Lancé en 2008, le programme "Respect" de l'UEFA, ainsi que les campagnes de sensibilisation menées lors des finales de compétitions majeures comme la Champions League, l’Europa League et l'Euro, illustrent l'engagement des grandes instances du football à promouvoir la tolérance et à lutter contre toutes les formes de discrimination dans les stades.
Sensibiliser dès le plus jeune âge
L’éducation et la prévention dès le plus jeune âge sont indispensables pour enrayer ce fléau.
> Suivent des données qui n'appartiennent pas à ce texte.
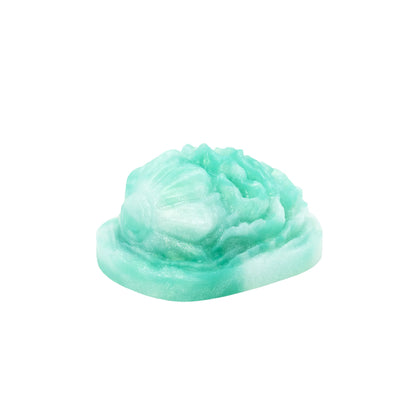 Premade Stinger the Jellyfish Mini Sex Grinder - Medium - Standard Base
Des associations comme la LICRA (Ligue Internationale Contre le Racisme et l’Antisémitisme) et SOS Racisme travaillent avec des clubs pour sensibiliser les jeunes aux dangers de l’antisémitisme et des autres formes de discrimination. L’objectif est de faire comprendre aux jeunes générations de supporters et de joueurs que le respect est une valeur fondamentale du sport, et que le stade doit rester un lieu de rassemblement, non de division.
"Le sport a le pouvoir de changer le monde. Il a le pouvoir d'unir les gens d'une manière que peu d'autres choses peuvent faire." - Nelson Mandela
Le pouvoir de transformer le football est entre les mains de chaque supporter. En choisissant l'éclat de joie plutôt que celui de la haine, chaque supporter contribue à créer un stade qui honore l’esprit du sport, où les différences enrichissent au lieu de diviser.
Le football, parce qu’il est universel, peut devenir un modèle d’inclusion et de respect, un lieu où la passion n’a pas besoin de haine pour s’exprimer.
Un football sans haine est un football qui fait honneur à sa vocation universelle, rassemblant les peuples pour un moment de joie partagée.